Mots-Clés

Transcriptomics gene networks neuroscience psychiatry

Description

Chronic pain is a major risk factor for the emergence of emotional dysfunction, in particular anxiety and depressive disorders. Understanding molecular mechanisms that contribute to this relationship is therefore a public health issue. Over the last few years, our group has developed a robust mouse model in which the induction of a sustained neuropathic pain leads to anxiodepressive-like behaviours. Building on this model, we now seek to better characterize the brain-wide molecular changes that mediate these behaviours.

To do so, we opted for a massive next-generation sequencing strategy, whereby gene expression changes that occur following the induction of chronic pain have been systematically characterized in 6 brain regions known to process nociceptive information and regulate emotions. Importantly, we characterized the kinetics of these changes by analysing 3 successive time-points (TP), defined by the presence of pain only (TP1), pain and related emotional dysfunction (TP2), or emotional dysfunction only (TP3). Data were generated using 3’ RNA-Sequencing, are immediately available, and were already pre-processed by our group (QC, alignment, counting).

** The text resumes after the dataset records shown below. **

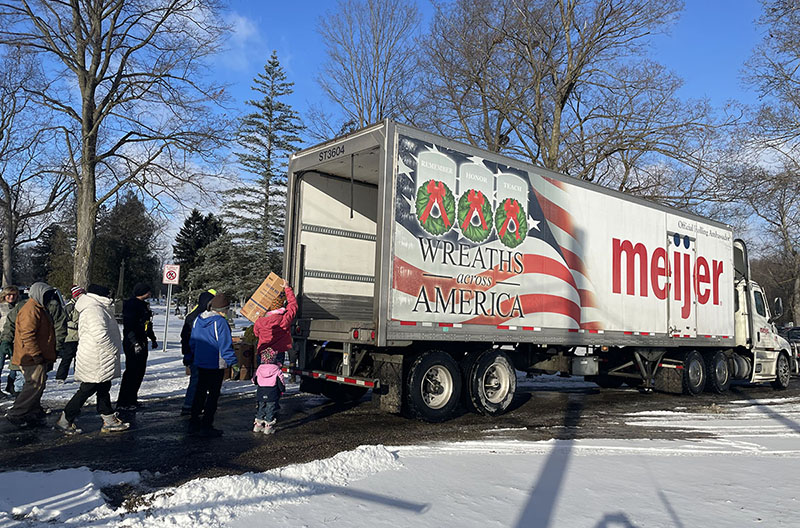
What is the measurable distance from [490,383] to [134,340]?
5006 mm

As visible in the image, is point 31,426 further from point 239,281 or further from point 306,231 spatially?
point 239,281

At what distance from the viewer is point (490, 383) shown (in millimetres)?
9008

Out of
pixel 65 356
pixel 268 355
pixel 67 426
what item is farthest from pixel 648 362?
pixel 65 356

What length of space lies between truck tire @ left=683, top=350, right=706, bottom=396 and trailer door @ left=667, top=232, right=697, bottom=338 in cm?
55

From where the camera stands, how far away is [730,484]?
5.32 meters

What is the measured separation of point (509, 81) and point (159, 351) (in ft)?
46.4

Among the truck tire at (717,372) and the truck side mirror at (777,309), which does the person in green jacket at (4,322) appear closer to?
the truck tire at (717,372)

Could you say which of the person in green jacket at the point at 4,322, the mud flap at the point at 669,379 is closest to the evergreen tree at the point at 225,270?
the person in green jacket at the point at 4,322

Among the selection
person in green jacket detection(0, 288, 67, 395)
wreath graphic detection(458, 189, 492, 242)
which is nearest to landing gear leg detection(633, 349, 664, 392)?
wreath graphic detection(458, 189, 492, 242)

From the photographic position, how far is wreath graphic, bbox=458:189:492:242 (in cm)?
820

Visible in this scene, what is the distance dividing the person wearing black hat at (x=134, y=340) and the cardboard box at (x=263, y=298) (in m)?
1.38

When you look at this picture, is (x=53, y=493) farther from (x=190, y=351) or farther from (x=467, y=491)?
(x=190, y=351)

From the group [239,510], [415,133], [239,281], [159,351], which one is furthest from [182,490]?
[239,281]

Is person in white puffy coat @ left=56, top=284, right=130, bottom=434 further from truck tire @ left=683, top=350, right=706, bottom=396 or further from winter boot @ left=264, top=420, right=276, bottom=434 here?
truck tire @ left=683, top=350, right=706, bottom=396
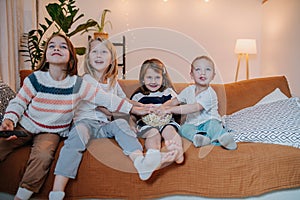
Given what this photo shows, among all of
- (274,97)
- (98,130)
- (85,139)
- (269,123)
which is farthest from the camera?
(274,97)

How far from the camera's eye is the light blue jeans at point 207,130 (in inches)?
61.0

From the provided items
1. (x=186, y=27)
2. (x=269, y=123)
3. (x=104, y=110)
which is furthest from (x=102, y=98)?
(x=186, y=27)

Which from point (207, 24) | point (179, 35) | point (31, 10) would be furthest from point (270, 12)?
point (31, 10)

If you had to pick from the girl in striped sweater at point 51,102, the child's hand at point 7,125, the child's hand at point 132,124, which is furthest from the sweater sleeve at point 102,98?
the child's hand at point 7,125

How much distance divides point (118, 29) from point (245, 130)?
9.87 feet

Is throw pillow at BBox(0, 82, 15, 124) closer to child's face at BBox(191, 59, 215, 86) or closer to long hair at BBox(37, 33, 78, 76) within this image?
long hair at BBox(37, 33, 78, 76)

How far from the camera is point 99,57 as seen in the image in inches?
66.1

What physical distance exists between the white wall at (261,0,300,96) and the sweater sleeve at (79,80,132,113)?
2.13 meters

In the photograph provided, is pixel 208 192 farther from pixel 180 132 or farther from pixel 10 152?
pixel 10 152

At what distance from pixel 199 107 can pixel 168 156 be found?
46 cm

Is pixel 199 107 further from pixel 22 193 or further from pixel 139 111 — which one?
pixel 22 193

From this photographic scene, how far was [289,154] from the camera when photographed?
4.56ft

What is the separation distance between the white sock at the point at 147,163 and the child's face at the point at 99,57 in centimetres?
59

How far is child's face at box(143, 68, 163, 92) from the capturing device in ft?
5.91
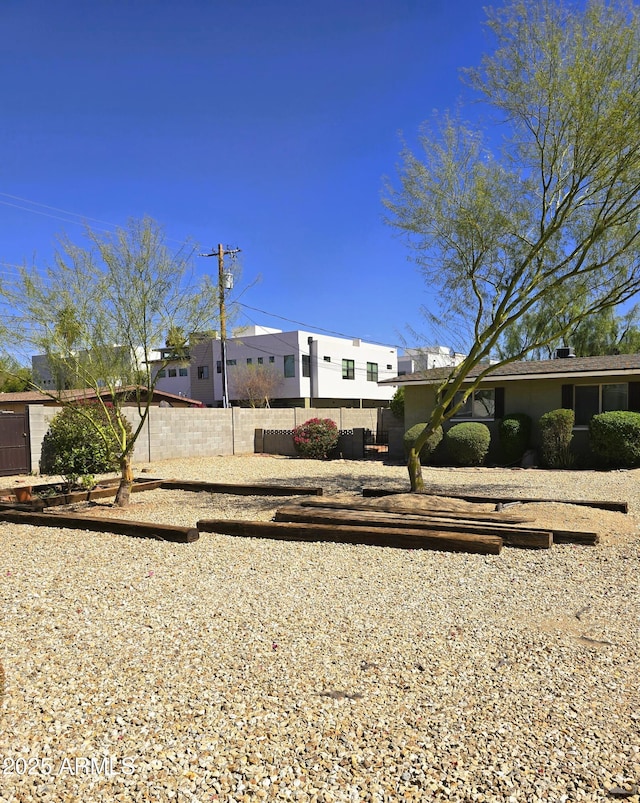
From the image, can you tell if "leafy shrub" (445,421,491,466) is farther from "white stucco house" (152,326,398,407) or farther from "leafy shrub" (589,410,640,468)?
"white stucco house" (152,326,398,407)

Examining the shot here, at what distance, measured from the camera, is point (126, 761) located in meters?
2.70

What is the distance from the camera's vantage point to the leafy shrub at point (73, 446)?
Answer: 14.7 m

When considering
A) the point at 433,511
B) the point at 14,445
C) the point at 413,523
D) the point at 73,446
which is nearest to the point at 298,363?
the point at 73,446

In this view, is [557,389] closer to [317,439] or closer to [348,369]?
[317,439]

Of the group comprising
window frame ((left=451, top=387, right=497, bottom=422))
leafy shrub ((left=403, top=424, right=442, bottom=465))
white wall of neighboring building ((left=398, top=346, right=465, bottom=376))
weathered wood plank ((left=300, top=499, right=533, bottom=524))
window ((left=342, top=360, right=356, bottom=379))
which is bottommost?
weathered wood plank ((left=300, top=499, right=533, bottom=524))

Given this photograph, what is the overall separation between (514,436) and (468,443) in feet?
4.44

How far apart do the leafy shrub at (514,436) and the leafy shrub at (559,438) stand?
789 millimetres

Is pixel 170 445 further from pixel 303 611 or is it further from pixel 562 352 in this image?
pixel 303 611

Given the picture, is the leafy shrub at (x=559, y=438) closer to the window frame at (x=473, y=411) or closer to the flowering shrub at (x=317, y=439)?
the window frame at (x=473, y=411)

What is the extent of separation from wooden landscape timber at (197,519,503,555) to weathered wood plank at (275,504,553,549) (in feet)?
0.61

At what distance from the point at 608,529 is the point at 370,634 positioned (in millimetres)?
4559

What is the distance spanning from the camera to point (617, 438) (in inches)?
594

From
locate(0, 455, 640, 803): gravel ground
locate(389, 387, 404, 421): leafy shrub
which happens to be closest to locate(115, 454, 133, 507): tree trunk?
locate(0, 455, 640, 803): gravel ground

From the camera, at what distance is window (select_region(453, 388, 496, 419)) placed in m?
18.4
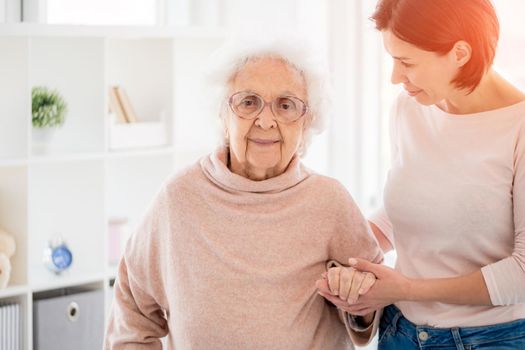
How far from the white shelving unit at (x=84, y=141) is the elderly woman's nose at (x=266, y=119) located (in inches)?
33.9

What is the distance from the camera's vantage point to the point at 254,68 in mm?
1982

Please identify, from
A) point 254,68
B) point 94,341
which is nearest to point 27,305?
point 94,341

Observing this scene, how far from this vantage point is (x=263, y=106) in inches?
76.9

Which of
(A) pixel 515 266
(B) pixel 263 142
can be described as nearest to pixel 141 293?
(B) pixel 263 142

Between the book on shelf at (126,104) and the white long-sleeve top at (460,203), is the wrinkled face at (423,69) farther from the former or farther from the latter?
the book on shelf at (126,104)

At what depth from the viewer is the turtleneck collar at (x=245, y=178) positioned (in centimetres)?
199

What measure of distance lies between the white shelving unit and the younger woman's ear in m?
1.15

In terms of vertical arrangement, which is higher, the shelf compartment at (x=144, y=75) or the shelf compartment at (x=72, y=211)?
the shelf compartment at (x=144, y=75)

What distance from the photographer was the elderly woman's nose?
1.94 m

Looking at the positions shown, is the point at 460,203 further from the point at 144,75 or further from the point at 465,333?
the point at 144,75

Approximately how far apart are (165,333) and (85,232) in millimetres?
978

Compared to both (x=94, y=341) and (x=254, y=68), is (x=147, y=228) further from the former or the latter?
(x=94, y=341)

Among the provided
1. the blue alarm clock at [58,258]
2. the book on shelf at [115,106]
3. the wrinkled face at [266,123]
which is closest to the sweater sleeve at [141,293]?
the wrinkled face at [266,123]

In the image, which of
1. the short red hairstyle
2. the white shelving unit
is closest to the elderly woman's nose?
the short red hairstyle
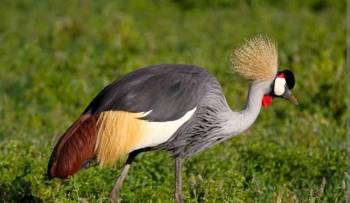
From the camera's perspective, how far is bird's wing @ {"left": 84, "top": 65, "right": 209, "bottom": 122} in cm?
498

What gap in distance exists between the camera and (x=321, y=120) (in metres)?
7.41

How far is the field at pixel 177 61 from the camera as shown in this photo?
553 centimetres

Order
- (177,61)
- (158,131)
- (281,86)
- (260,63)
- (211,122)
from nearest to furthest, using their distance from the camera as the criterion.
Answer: (158,131) < (211,122) < (260,63) < (281,86) < (177,61)

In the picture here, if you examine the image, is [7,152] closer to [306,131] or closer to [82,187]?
[82,187]

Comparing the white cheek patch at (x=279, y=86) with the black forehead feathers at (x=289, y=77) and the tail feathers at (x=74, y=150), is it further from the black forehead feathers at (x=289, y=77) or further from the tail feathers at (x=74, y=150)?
the tail feathers at (x=74, y=150)

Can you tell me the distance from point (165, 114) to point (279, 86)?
2.49 feet

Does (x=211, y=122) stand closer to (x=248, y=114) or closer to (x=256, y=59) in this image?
(x=248, y=114)

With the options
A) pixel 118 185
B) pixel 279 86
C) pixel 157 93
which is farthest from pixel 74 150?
pixel 279 86

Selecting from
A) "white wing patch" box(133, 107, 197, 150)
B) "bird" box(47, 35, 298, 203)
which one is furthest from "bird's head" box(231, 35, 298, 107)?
"white wing patch" box(133, 107, 197, 150)

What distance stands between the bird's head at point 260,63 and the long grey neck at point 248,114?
18mm

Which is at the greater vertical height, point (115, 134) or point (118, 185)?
point (115, 134)

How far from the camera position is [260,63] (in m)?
A: 5.32

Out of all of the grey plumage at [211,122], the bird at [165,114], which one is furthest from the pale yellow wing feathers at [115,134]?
the grey plumage at [211,122]

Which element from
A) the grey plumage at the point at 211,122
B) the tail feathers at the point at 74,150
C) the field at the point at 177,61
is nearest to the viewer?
the tail feathers at the point at 74,150
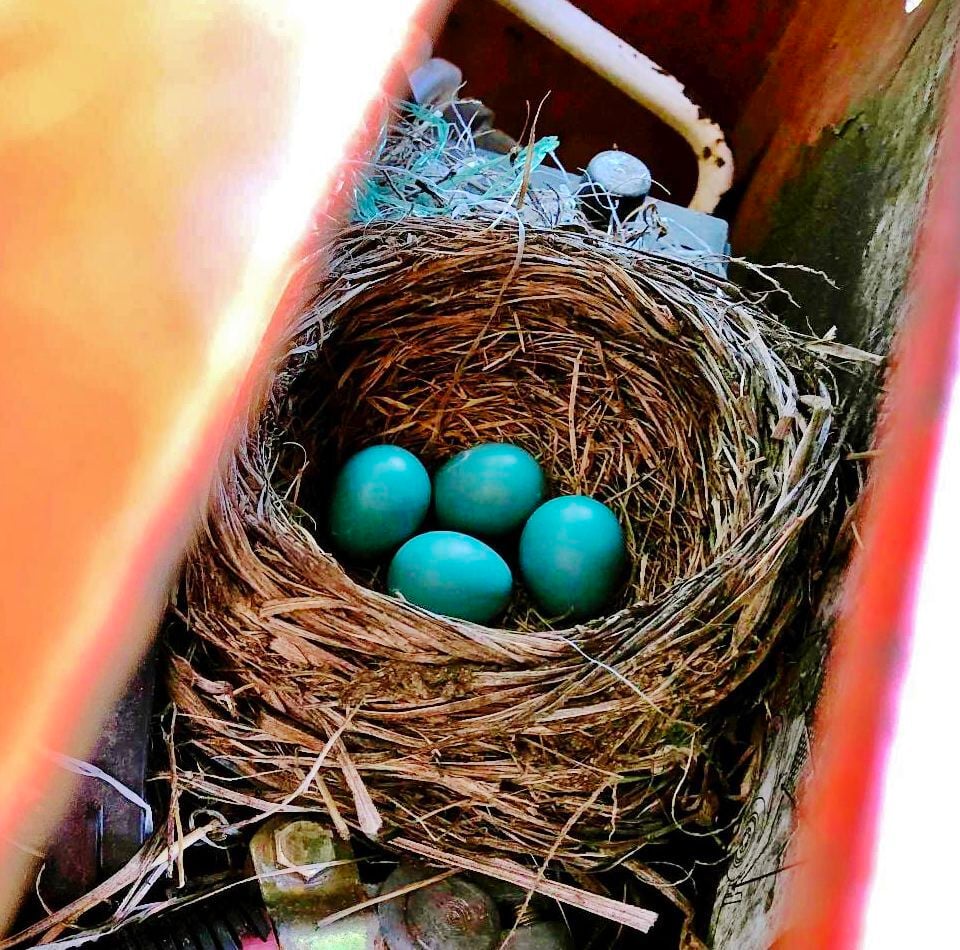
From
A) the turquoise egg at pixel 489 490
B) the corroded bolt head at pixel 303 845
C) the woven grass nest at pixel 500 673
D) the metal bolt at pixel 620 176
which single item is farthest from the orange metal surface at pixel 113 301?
the metal bolt at pixel 620 176

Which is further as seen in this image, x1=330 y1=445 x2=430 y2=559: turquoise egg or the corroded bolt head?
x1=330 y1=445 x2=430 y2=559: turquoise egg

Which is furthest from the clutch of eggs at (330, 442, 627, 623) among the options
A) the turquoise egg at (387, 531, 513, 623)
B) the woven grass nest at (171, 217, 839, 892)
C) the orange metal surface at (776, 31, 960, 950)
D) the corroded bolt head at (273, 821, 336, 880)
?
the orange metal surface at (776, 31, 960, 950)

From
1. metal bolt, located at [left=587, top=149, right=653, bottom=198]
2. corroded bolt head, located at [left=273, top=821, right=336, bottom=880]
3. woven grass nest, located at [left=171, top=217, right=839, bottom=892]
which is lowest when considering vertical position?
corroded bolt head, located at [left=273, top=821, right=336, bottom=880]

The goal of the internship will to be acquire hands-on experience with bioinformatic approaches and tools necessary to integrate large gene expression datasets. This will notably include a variety of strategies to: i) conduct threshold-free Gene Ontology analyses (GSEA), ii) compare genome-wide changes in expression within (differential expression, DESeq2) or across brain regions or time-points (e.g. Rank-Rank Hypergeometric Overlay, RRHO2), as well as iii) construct gene networks and characterize their disorganization by chronic pain (MEGENA, WGCNA).

Overall, the internship is expected to provide deeper understanding of the molecular mechanisms that differentially contribute to pain and its emotional consequences.